Through Dilma’s removal, ordinary Brazilians and foreign investors alike were promised some kind of economic miracle which never came.

DW looked at a number of key economic indicators since Rousseff’s removal. This shows weakened economic growth that now amounts to another “lost decade”, after the 1990s under President Collor, Franco and Cardoso. At the heart of the economic policy of the previous Workers’ Party administrations was inclusive growth. where as the pie of the economy grew a majority of those gains would go to working people, this has now reversed. Poverty and inequality rates in Brazil have grown since 2015, this has included food instability not seen since the 1990s.

Adjusted GDP per capita was R$35.2 thousand last year, 11% lower than 2012, when it was R$39.6 thousand.

The impeachment process was often touted internationally as a sign of progress, and a victory for democracy, but the DW as published figures showing a frightening drop in Brazil’s democratic institutions.

Sweden’s V-Dem institute publishes an global index of democracy and freedom. Brazil scored 0.789 in 2012, it started to drop in 2013, with the mass street demonstrations that rocked the country, to 0.795. In 2017 following Rousseff’s removal, it had fallen to 0.626, and by 2020 with Bolsonaro in power it sat just 0.511.

Brazil was among ten countries with the worst decline in this index, alongside India and Turkey, with a s similar pattern in each country, according to the institute: “The ruler in power first attacks the media and civil society, polarizes societies by disrespecting opponents and spreading false information, and then starts to weaken formal institutions.”

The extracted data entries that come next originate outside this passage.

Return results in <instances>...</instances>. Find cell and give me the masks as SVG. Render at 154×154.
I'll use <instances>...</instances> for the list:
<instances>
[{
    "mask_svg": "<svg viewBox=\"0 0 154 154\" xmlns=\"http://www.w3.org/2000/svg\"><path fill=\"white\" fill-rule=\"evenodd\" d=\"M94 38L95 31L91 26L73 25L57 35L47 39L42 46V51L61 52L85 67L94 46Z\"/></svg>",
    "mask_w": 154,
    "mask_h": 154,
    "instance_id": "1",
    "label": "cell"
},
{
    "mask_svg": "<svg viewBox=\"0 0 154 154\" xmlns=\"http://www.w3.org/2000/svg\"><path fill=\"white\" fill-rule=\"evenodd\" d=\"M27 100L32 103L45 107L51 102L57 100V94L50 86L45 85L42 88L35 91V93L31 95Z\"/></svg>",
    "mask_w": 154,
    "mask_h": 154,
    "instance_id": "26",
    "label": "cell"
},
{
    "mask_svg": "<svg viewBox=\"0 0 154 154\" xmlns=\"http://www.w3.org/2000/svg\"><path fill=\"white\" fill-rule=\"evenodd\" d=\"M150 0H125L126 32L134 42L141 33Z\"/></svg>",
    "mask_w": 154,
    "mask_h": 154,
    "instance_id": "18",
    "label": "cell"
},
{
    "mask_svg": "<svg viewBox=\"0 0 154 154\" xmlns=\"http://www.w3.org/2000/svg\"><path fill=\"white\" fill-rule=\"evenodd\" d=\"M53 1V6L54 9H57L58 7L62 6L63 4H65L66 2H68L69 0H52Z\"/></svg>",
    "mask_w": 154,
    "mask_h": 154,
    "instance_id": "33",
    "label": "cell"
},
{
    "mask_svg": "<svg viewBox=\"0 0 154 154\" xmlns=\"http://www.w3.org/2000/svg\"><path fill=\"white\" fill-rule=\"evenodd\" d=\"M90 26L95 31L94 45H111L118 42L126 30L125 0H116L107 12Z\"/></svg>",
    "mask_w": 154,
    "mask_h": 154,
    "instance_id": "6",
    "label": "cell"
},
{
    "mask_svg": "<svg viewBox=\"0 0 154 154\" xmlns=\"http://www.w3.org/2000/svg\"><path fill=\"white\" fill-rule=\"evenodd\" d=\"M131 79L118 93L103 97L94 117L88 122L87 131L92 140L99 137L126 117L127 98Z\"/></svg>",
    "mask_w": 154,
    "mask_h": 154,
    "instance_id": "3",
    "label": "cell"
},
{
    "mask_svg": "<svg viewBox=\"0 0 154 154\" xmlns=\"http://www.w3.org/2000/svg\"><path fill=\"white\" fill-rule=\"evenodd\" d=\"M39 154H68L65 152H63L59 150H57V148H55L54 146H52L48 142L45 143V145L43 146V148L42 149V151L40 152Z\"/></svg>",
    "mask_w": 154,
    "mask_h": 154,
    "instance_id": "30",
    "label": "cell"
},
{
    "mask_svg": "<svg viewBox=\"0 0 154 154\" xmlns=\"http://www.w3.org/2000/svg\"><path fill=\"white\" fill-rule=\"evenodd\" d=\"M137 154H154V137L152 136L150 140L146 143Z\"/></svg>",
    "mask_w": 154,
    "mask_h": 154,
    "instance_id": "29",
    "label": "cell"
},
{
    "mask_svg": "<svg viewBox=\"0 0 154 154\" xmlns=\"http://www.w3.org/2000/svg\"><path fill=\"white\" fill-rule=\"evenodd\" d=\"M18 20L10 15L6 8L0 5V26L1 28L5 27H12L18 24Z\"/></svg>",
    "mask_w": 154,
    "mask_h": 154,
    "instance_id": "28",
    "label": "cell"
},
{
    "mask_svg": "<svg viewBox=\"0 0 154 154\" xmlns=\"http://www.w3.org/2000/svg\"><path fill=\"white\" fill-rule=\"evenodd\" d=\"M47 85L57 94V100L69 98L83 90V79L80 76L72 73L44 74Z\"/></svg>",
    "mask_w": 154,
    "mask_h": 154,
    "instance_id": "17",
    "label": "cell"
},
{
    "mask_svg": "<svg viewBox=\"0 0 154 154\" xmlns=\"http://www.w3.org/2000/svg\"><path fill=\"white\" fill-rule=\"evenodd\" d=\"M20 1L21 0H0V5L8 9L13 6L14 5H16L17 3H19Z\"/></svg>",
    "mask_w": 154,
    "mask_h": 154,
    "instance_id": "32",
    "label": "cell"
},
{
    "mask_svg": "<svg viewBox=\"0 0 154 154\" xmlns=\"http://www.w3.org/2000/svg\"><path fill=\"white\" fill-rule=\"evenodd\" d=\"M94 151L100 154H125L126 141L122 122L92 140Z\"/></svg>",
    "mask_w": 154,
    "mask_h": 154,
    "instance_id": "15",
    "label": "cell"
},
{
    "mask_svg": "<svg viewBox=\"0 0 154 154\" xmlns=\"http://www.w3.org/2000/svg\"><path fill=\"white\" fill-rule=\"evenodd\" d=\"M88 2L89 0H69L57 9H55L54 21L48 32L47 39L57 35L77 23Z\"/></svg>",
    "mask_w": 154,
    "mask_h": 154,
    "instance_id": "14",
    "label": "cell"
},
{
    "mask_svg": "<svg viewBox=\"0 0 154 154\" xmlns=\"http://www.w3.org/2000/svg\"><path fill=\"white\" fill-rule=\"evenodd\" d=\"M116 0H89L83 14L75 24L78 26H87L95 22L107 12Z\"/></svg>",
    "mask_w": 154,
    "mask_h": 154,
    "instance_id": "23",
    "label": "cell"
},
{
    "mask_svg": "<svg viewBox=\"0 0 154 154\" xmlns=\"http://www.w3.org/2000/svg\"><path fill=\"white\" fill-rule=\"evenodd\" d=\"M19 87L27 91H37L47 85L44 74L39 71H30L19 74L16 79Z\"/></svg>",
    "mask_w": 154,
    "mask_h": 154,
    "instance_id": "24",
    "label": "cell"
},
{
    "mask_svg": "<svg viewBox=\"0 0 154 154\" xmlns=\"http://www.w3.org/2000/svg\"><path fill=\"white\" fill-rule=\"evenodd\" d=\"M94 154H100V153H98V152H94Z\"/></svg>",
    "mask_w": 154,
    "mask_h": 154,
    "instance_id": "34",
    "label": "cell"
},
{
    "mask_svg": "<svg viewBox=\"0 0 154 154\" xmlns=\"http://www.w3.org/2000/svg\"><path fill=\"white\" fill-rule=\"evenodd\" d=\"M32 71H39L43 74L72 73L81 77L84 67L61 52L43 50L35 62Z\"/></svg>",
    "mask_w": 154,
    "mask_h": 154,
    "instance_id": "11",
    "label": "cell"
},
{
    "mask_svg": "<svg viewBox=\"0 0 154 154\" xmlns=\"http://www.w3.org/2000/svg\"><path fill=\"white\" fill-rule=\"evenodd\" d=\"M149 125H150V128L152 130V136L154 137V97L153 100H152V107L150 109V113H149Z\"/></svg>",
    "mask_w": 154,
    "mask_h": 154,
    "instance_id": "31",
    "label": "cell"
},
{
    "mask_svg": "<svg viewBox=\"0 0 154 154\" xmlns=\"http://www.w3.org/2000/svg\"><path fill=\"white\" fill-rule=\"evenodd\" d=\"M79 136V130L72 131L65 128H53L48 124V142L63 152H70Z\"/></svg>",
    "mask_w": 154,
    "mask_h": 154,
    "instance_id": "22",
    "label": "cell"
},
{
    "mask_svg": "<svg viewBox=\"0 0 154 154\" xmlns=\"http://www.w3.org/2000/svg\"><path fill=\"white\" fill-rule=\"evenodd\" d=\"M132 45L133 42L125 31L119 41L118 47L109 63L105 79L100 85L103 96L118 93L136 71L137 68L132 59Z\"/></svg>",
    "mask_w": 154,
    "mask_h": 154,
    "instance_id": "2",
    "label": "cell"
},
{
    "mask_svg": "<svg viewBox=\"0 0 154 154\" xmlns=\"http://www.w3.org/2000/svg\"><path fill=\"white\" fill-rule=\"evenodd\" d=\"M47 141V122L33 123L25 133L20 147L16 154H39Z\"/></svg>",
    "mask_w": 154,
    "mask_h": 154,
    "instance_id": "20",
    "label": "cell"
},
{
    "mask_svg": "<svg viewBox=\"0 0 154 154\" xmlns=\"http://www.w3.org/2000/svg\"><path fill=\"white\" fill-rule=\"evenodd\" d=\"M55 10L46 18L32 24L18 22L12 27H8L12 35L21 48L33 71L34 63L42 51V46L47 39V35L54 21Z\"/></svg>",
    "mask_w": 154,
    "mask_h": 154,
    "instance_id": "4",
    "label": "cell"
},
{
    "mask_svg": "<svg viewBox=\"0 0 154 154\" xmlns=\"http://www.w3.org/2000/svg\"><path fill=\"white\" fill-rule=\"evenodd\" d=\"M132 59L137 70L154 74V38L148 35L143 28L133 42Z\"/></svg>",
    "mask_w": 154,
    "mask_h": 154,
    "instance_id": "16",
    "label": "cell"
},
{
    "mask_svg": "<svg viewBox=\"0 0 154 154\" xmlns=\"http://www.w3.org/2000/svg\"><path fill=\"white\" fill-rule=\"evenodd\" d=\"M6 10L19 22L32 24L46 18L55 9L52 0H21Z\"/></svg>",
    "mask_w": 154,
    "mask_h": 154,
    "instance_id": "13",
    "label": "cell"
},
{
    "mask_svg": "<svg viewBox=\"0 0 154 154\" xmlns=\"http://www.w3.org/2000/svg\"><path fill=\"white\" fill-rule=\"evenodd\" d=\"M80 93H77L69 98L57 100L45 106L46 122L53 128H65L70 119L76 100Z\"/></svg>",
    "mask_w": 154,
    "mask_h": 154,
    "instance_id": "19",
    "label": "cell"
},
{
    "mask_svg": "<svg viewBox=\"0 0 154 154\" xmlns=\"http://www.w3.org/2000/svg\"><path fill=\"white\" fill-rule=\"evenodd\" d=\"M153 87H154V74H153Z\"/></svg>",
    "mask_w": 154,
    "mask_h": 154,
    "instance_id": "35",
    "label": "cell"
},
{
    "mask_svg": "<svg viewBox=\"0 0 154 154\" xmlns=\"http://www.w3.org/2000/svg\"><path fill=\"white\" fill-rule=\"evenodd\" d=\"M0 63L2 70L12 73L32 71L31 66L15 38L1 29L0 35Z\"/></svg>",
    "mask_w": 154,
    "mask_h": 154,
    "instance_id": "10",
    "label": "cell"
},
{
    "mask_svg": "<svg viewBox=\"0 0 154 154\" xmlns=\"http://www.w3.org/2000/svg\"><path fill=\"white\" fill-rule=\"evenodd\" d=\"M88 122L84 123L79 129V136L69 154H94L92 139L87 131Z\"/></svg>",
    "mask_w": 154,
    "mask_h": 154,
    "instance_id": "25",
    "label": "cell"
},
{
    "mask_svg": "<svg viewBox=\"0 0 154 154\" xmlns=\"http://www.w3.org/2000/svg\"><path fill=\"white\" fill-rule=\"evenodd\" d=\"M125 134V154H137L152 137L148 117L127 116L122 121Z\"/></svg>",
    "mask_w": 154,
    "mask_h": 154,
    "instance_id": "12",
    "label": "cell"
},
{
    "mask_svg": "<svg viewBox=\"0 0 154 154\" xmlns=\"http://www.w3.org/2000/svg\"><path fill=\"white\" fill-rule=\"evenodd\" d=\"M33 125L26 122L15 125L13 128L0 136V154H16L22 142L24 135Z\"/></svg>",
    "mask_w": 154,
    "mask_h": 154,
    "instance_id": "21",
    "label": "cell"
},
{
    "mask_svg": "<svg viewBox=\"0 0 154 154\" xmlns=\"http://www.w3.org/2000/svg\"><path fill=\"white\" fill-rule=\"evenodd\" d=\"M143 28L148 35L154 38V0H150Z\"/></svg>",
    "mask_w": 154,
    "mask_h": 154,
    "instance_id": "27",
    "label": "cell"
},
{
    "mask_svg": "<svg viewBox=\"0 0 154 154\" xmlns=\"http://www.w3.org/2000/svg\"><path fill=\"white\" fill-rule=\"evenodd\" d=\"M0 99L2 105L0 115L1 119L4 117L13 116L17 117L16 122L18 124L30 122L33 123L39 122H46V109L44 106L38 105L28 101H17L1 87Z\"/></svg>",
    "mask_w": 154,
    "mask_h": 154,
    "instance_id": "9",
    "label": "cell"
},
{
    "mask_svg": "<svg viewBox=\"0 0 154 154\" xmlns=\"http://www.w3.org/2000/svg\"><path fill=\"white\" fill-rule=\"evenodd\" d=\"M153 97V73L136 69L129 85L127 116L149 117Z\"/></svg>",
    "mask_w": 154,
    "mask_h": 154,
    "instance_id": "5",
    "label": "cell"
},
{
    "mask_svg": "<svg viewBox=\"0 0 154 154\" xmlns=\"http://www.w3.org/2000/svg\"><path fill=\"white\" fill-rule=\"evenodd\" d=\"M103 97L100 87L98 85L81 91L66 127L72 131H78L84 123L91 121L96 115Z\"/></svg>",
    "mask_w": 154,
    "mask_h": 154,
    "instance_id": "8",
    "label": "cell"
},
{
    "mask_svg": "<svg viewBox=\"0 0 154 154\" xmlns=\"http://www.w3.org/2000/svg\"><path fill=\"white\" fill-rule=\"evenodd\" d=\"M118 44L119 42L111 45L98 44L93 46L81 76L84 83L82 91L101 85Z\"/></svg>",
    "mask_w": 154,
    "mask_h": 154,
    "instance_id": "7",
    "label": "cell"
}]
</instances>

Professor José Álvaro Moisés, coordinator of the Quality of Democracy Research Group at IEA-USP (Federal University of São Paulo) told DW that: “It is an authoritarian government, distant from science and critical thinking”The academic freedom index, which measures the freedom for professors and researchers to develop their work without threats or restrictions, also fell dramatically in this period in Brazil: from 0.929 in 2013, to 0.442 in 2020.

Moisés’s laments that Dilma’s impeachment “completely divided the country”. This polarization was exploited in the 2018 elections, won by a far-right president “who is a permanent threat to democracy”.

Dilma Rousseff’s impeachment was the launchpad for Bolsonaro’s own presidential run, and the catastrophe that followed.